*Document segment*
* * * * *

Fromjoel.rees@gmail.com
Date2017-05-28 17:51 -0700
Message-ID<ce109875-ab88-491b-9a68-1535d0459483@googlegroups.com>
In reply to#110830
On Monday, May 29, 2017 at 5:52:04 AM UTC+9, Keith Thompson wrote:
> joel.rees@outerlimbo writes:
> > On Sunday, May 28, 2017 at 3:39:17 AM UTC+9, Keith Thompson wrote:
> >> joel.rees@outerlimbo writes:
> >> > [...]
> >> [...]
> >> 
> >> > For example, many embedded compilers have a switch, pragma, or qualifier 
> >> > that allows the programmer to tell the compiler that structs should be 
> >> > compiled as literal maps instead of as suggestions. That is not currently 
> >> > addressed by the Standard, is it?
> >> 
> >> I don't know what you mean by "literal maps".
> >> 
> >> [...]
> >
> > I don't have the manual handy but I've seen this kind of pragma, allowing 
> > this kind of struct:
> >
> >   #pragma PACKED
> >   #pragma MSB1ST
> >   typedef struct arbf_s {
> >     unsigned sign: 1;
> >     unsigned length: 7;
> [snip]
> >   } arbitrary_fraction;
> 
> Ah, so you were talking about a mechanism to specify the layout of a
> struct in more detail than C supports.

* * * * *

*Task requirements*
**A.** Answer these about the C struct message, one answer per line, marked the same way:
(i) Who wrote the message quoted on Monday, May 29, 2017?
(ii) What two pragma lines appear before the typedef?
(iii) How many bits does the code give the field named length?
**B.** Please list every date and time that appears in the C struct message.

* * * * *

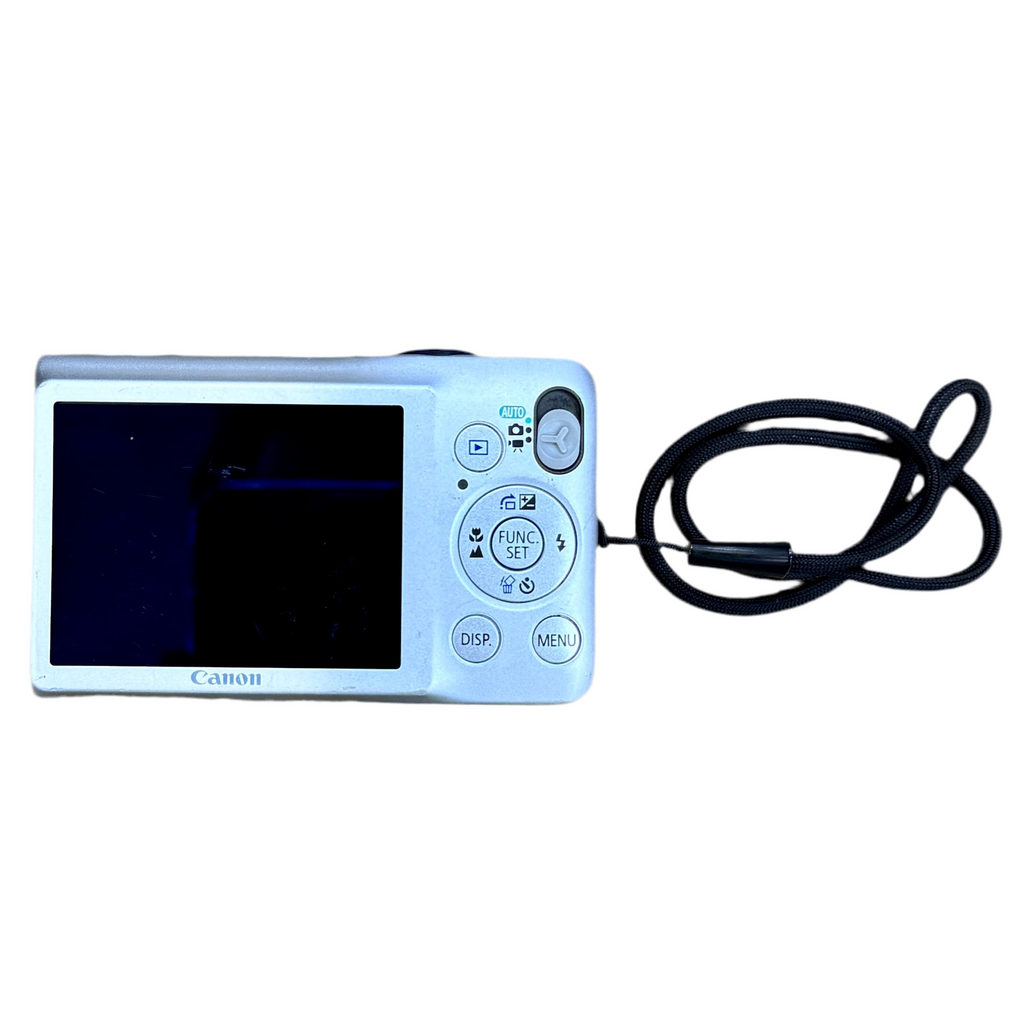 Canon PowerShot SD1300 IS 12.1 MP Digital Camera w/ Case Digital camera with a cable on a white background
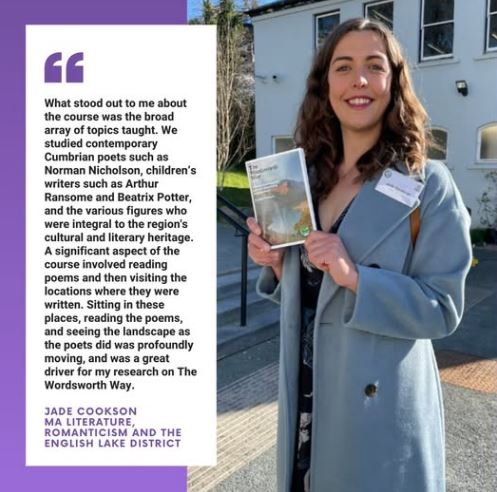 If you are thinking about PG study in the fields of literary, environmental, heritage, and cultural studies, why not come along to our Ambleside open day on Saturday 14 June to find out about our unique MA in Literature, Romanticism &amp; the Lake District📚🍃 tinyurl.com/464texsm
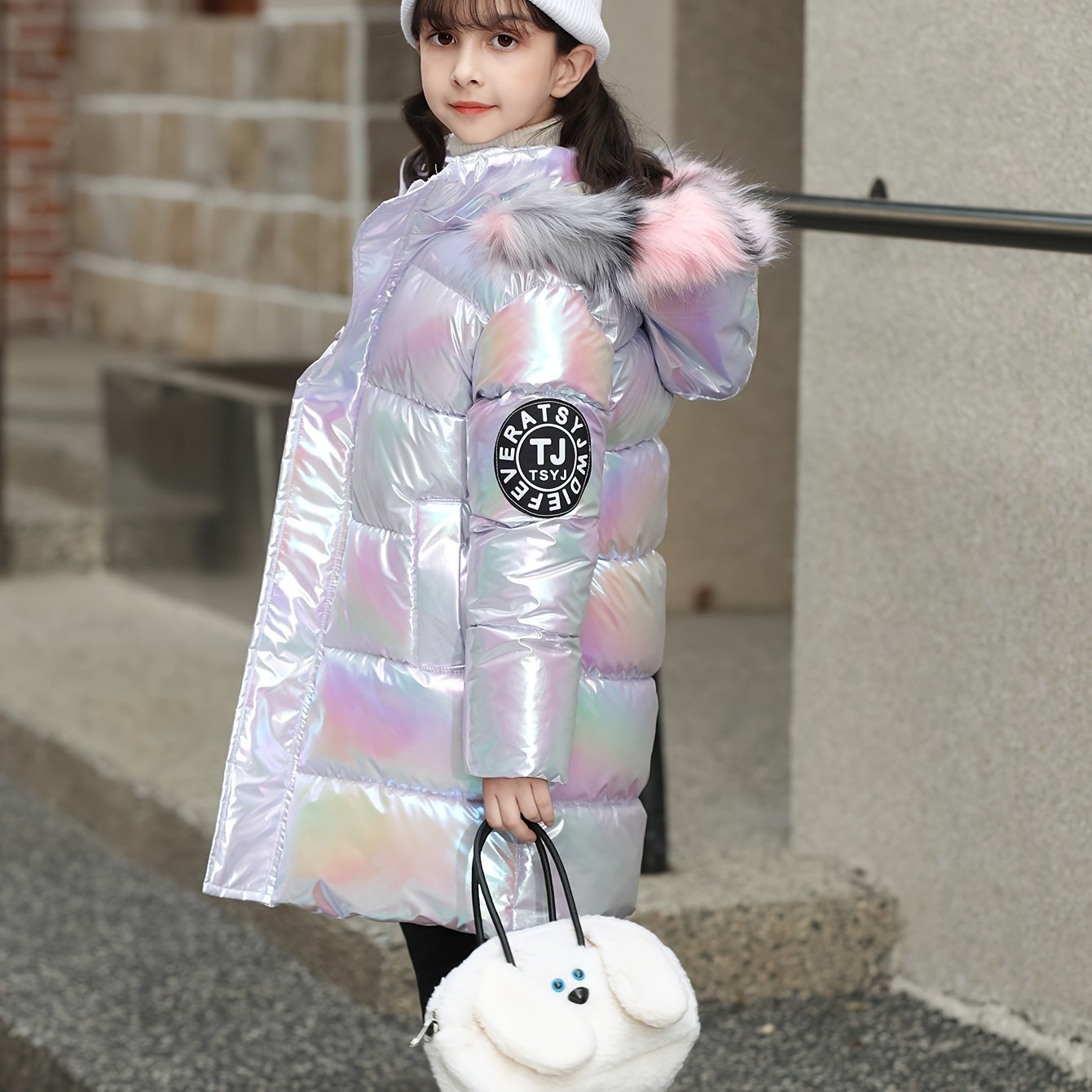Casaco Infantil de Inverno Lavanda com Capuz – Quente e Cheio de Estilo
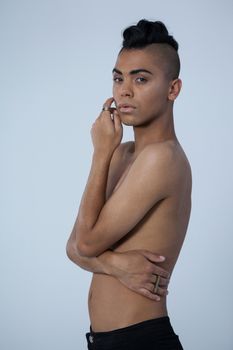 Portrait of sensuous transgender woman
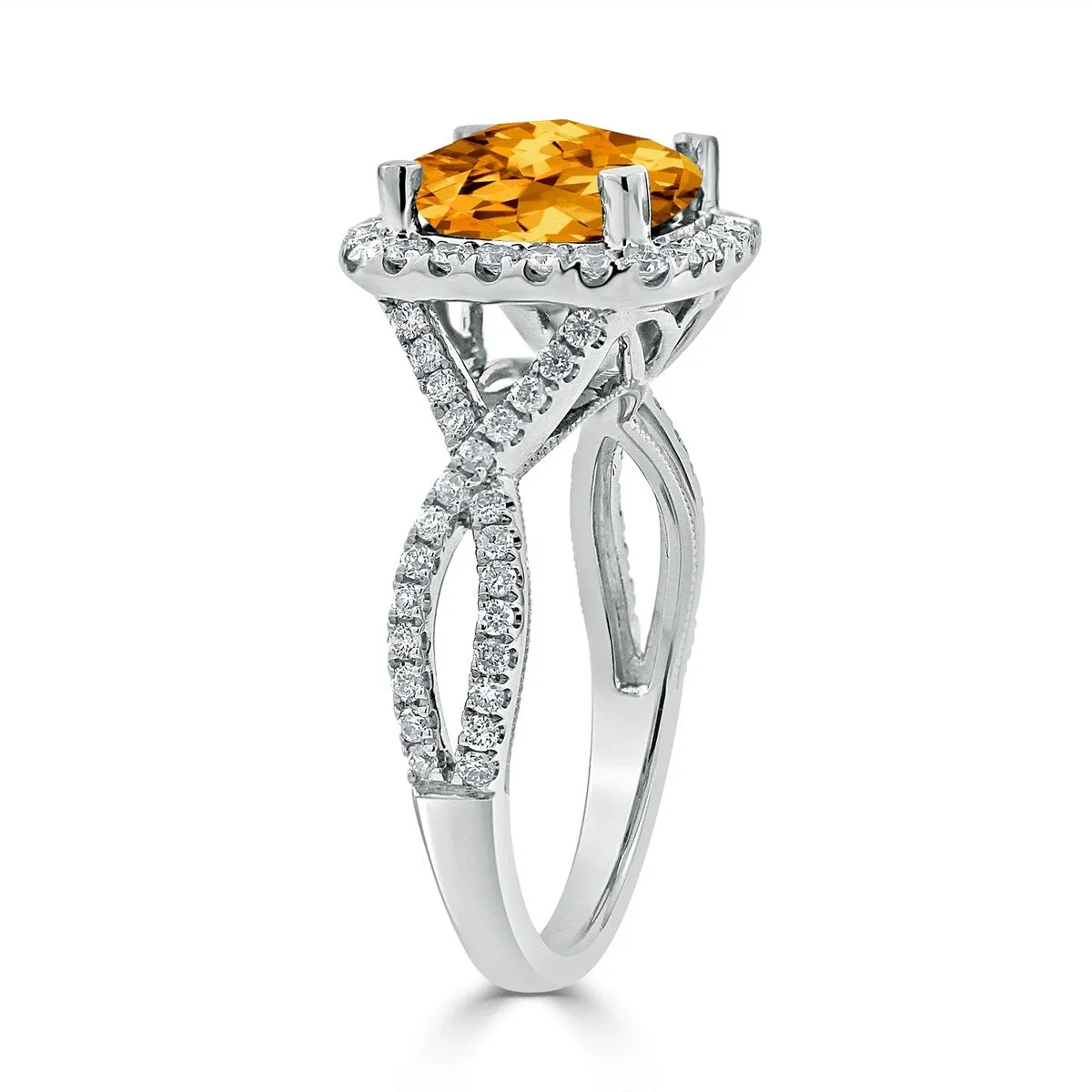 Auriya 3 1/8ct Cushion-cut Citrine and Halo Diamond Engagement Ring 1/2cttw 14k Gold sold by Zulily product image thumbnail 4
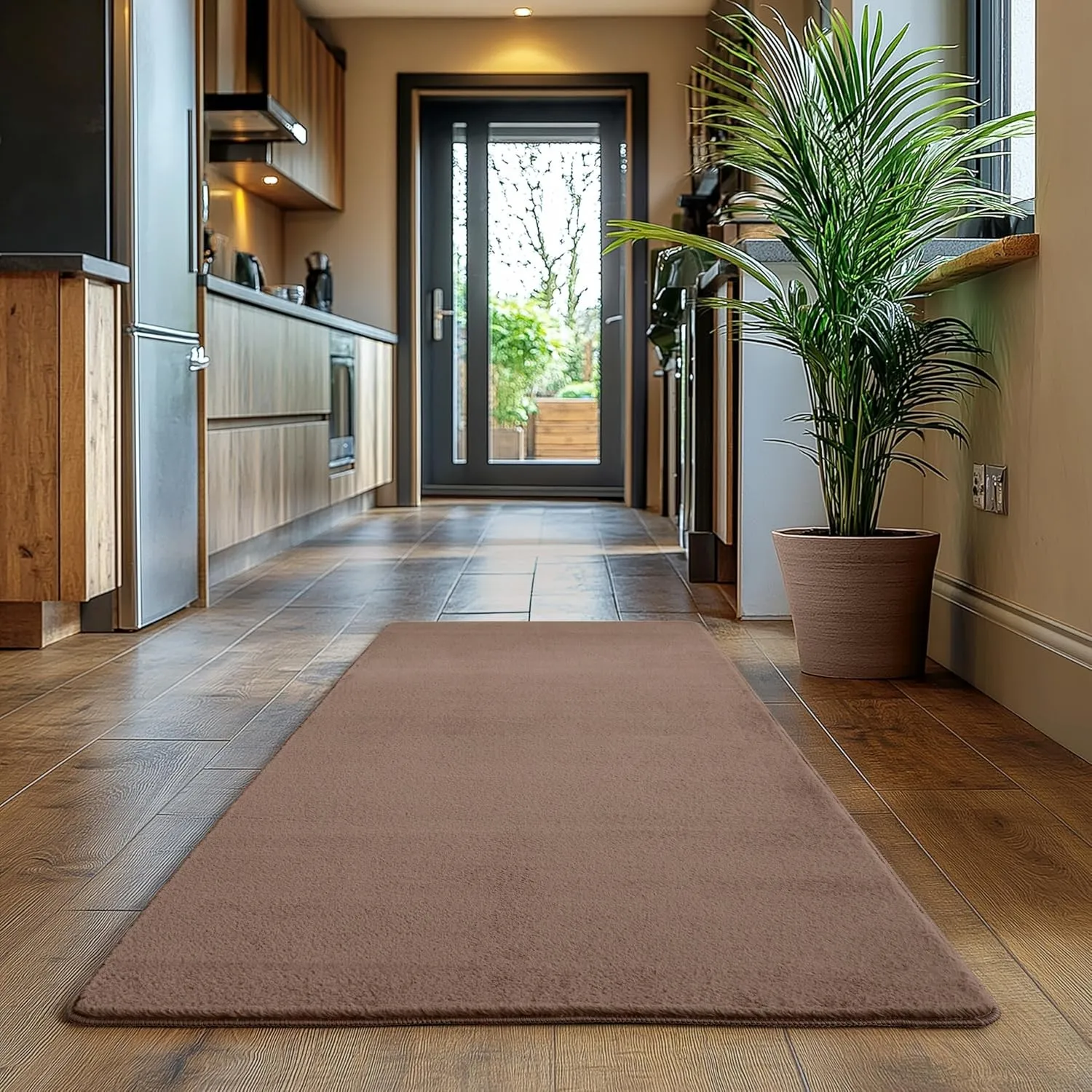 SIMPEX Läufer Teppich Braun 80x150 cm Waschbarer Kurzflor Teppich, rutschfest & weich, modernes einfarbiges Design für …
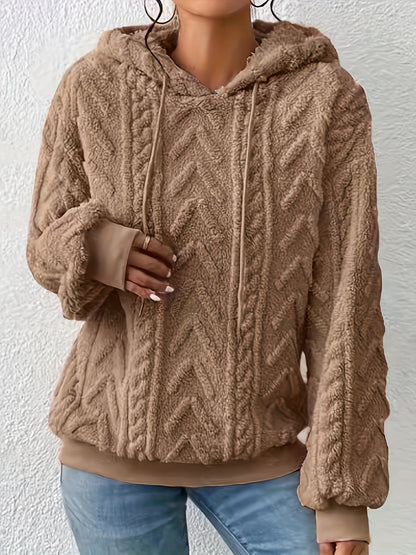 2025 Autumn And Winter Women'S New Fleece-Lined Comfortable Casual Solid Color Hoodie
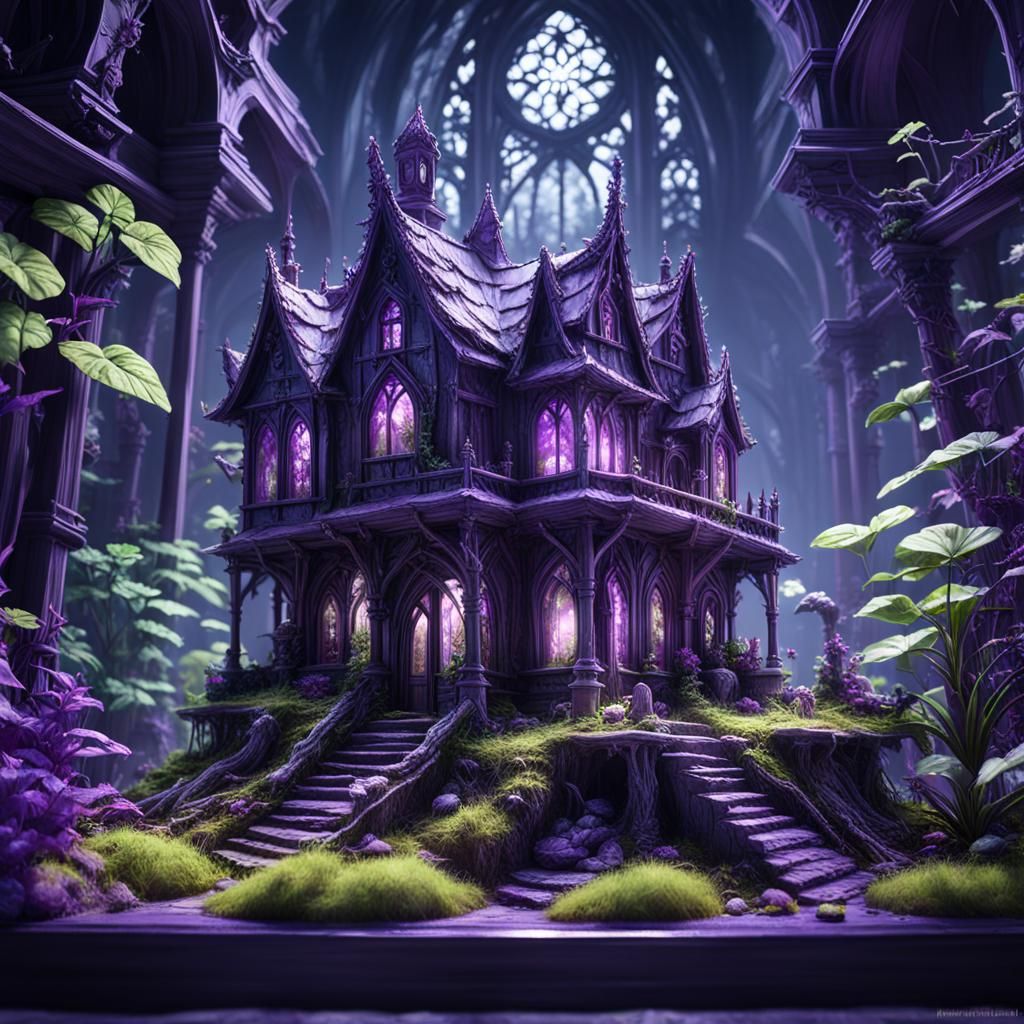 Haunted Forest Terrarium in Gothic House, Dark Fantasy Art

* * * * *

*Outputs by task*
**A.**
(i) Keith Thompson
(ii) #pragma PACKED and #pragma MSB1ST
(iii) 7

**B.**
- 2017-05-28 17:51 -0700
- Monday, May 29, 2017 at 5:52:04 AM UTC+9
- Sunday, May 28, 2017 at 3:39:17 AM UTC+9